Data to use:
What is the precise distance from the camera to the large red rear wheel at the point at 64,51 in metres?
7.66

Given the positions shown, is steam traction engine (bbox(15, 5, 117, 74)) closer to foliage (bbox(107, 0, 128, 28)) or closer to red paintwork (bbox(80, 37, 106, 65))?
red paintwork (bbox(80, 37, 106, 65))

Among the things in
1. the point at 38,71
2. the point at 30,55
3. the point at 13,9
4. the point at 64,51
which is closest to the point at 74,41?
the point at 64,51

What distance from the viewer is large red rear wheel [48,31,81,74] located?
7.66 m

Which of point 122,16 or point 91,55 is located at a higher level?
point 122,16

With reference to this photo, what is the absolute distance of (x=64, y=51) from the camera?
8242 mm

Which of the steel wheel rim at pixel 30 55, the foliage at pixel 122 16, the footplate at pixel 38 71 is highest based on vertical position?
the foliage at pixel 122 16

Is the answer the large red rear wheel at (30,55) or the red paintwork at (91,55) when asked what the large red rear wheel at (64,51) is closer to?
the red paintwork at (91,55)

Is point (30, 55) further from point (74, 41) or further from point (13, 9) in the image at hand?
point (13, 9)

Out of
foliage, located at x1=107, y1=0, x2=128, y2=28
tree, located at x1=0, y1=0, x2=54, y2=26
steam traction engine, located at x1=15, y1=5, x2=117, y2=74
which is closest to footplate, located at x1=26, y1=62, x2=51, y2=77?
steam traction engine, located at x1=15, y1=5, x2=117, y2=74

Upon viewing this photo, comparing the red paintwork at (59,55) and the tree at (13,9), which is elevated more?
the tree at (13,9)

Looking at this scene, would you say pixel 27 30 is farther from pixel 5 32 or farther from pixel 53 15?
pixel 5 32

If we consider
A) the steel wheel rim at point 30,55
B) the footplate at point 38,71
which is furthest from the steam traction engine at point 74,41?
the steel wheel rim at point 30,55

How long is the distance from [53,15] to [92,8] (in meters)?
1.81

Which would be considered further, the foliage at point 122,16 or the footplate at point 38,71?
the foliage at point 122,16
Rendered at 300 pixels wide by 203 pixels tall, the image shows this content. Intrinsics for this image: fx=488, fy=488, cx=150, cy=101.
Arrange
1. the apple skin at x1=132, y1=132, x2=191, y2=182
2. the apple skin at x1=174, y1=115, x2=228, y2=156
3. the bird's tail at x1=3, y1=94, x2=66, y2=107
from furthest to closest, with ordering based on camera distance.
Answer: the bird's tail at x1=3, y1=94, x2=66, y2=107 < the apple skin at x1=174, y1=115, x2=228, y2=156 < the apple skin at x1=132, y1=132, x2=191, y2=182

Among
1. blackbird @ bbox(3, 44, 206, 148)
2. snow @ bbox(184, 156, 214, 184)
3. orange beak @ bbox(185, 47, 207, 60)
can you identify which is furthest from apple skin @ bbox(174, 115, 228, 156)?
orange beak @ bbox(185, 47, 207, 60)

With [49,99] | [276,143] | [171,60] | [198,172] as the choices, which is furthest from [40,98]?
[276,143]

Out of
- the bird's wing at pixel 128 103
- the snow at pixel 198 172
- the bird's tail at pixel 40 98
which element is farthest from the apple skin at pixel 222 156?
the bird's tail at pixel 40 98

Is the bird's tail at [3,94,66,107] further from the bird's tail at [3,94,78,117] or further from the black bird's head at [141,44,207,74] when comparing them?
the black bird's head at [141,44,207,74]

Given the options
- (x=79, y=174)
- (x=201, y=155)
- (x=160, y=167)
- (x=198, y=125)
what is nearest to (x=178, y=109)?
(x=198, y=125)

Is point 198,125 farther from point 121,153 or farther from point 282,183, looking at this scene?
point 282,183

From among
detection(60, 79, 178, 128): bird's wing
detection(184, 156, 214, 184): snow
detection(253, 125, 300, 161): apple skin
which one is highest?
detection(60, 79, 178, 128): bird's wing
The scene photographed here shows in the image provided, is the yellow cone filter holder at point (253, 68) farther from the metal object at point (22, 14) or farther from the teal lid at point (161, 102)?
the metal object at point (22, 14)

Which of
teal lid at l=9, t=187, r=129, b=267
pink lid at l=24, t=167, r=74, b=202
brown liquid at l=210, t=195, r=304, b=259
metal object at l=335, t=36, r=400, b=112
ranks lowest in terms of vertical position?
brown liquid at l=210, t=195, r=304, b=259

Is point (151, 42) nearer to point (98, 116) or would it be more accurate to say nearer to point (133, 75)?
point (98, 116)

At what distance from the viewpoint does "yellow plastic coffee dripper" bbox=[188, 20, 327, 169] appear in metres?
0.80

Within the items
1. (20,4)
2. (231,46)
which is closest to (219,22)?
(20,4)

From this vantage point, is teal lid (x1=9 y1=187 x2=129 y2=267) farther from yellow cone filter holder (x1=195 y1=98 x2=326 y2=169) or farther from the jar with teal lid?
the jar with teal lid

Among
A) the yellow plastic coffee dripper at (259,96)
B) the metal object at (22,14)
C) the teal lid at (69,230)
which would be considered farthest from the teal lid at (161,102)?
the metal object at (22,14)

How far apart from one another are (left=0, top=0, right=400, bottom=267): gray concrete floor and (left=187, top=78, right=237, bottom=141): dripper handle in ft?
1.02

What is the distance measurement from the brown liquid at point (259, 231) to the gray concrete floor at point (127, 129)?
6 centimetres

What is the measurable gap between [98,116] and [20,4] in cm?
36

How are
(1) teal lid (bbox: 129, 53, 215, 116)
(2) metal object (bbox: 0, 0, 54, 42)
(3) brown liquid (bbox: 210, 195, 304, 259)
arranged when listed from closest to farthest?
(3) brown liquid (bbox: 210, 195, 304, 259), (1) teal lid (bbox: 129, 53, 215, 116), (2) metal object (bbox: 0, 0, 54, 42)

Task statement:
Reproduce the entries above exactly.

Final answer:
What is the precise distance from the camera to the large red rear wheel at the point at 64,51 in metres?
7.66

Given the positions shown, is steam traction engine (bbox(15, 5, 117, 74)) closer to foliage (bbox(107, 0, 128, 28)) or closer to red paintwork (bbox(80, 37, 106, 65))?
red paintwork (bbox(80, 37, 106, 65))

Among the things in
1. the point at 38,71
2. the point at 30,55
3. the point at 13,9
4. the point at 64,51
which is closest to the point at 74,41?
the point at 64,51

What distance from the viewer is large red rear wheel [48,31,81,74] located?
7.66 m

Which of point 122,16 or point 91,55 is located at a higher level?
point 122,16

With reference to this photo, what is the absolute distance of (x=64, y=51) from the camera?
8242 mm

Which of the steel wheel rim at pixel 30 55, the foliage at pixel 122 16, the footplate at pixel 38 71 is highest based on vertical position?
the foliage at pixel 122 16

Is the answer the large red rear wheel at (30,55) or the red paintwork at (91,55) when asked what the large red rear wheel at (64,51) is closer to?
the red paintwork at (91,55)

Is point (30, 55) further from point (74, 41) or further from point (13, 9) in the image at hand?
point (13, 9)

Out of
foliage, located at x1=107, y1=0, x2=128, y2=28
tree, located at x1=0, y1=0, x2=54, y2=26
steam traction engine, located at x1=15, y1=5, x2=117, y2=74
which is closest to footplate, located at x1=26, y1=62, x2=51, y2=77?
steam traction engine, located at x1=15, y1=5, x2=117, y2=74

Upon viewing this photo, comparing the red paintwork at (59,55) and the tree at (13,9), which is elevated more?
the tree at (13,9)

Looking at this scene, would you say pixel 27 30 is farther from pixel 5 32 or farther from pixel 53 15?
pixel 5 32

If we consider
A) the steel wheel rim at point 30,55
B) the footplate at point 38,71
which is furthest from the steam traction engine at point 74,41?
the steel wheel rim at point 30,55

How long is the distance from [53,15] to [92,8] (in meters)?
1.81

Which would be considered further, the foliage at point 122,16 or the footplate at point 38,71?
the foliage at point 122,16
Rendered at 300 pixels wide by 203 pixels tall, the image shows this content. Intrinsics for this image: fx=488, fy=488, cx=150, cy=101.
Arrange
1. the apple skin at x1=132, y1=132, x2=191, y2=182
2. the apple skin at x1=174, y1=115, x2=228, y2=156
3. the bird's tail at x1=3, y1=94, x2=66, y2=107
from furthest to closest, with ordering based on camera distance.
Answer: the bird's tail at x1=3, y1=94, x2=66, y2=107 < the apple skin at x1=174, y1=115, x2=228, y2=156 < the apple skin at x1=132, y1=132, x2=191, y2=182

Among
1. blackbird @ bbox(3, 44, 206, 148)
2. snow @ bbox(184, 156, 214, 184)
3. orange beak @ bbox(185, 47, 207, 60)
can you identify which is furthest from apple skin @ bbox(174, 115, 228, 156)?
orange beak @ bbox(185, 47, 207, 60)

With [49,99] | [276,143] | [171,60] | [198,172] as the choices, which is furthest from [40,98]?
[276,143]

Out of
- the bird's wing at pixel 128 103
- the snow at pixel 198 172
- the bird's tail at pixel 40 98
which element is farthest from the apple skin at pixel 222 156?
the bird's tail at pixel 40 98

Is the bird's tail at [3,94,66,107] further from the bird's tail at [3,94,78,117] or further from the black bird's head at [141,44,207,74] when comparing them?
the black bird's head at [141,44,207,74]

Given the options
- (x=79, y=174)
- (x=201, y=155)
- (x=160, y=167)
- (x=198, y=125)
what is nearest to (x=178, y=109)?
(x=198, y=125)

Is point 198,125 farther from point 121,153 or farther from point 282,183, looking at this scene?
point 282,183

From among
detection(60, 79, 178, 128): bird's wing
detection(184, 156, 214, 184): snow
detection(253, 125, 300, 161): apple skin
which one is highest?
detection(60, 79, 178, 128): bird's wing
The scene photographed here shows in the image provided, is the yellow cone filter holder at point (253, 68) farther from the metal object at point (22, 14) or farther from the teal lid at point (161, 102)?
the metal object at point (22, 14)

Which of
teal lid at l=9, t=187, r=129, b=267
pink lid at l=24, t=167, r=74, b=202
brown liquid at l=210, t=195, r=304, b=259
metal object at l=335, t=36, r=400, b=112
ranks lowest in terms of vertical position?
brown liquid at l=210, t=195, r=304, b=259

Is point (151, 42) nearer to point (98, 116) or would it be more accurate to say nearer to point (133, 75)?
point (98, 116)

At what distance from the viewpoint does "yellow plastic coffee dripper" bbox=[188, 20, 327, 169] appear in metres?
0.80

Within the items
1. (20,4)
2. (231,46)
which is closest to (219,22)?
(20,4)

From this vantage point, is teal lid (x1=9 y1=187 x2=129 y2=267) farther from yellow cone filter holder (x1=195 y1=98 x2=326 y2=169) or farther from the jar with teal lid?
the jar with teal lid

Among
A) the yellow plastic coffee dripper at (259,96)
B) the metal object at (22,14)
C) the teal lid at (69,230)
which would be considered farthest from the teal lid at (161,102)?
the metal object at (22,14)

How far apart from one another are (left=0, top=0, right=400, bottom=267): gray concrete floor and (left=187, top=78, right=237, bottom=141): dripper handle in ft?
1.02

What is the distance measurement from the brown liquid at point (259, 231) to the gray concrete floor at point (127, 129)?
6 centimetres

What is the measurable gap between [98,116] and [20,4] in cm?
36

How are
(1) teal lid (bbox: 129, 53, 215, 116)
(2) metal object (bbox: 0, 0, 54, 42)
(3) brown liquid (bbox: 210, 195, 304, 259)
arranged when listed from closest to farthest?
(3) brown liquid (bbox: 210, 195, 304, 259), (1) teal lid (bbox: 129, 53, 215, 116), (2) metal object (bbox: 0, 0, 54, 42)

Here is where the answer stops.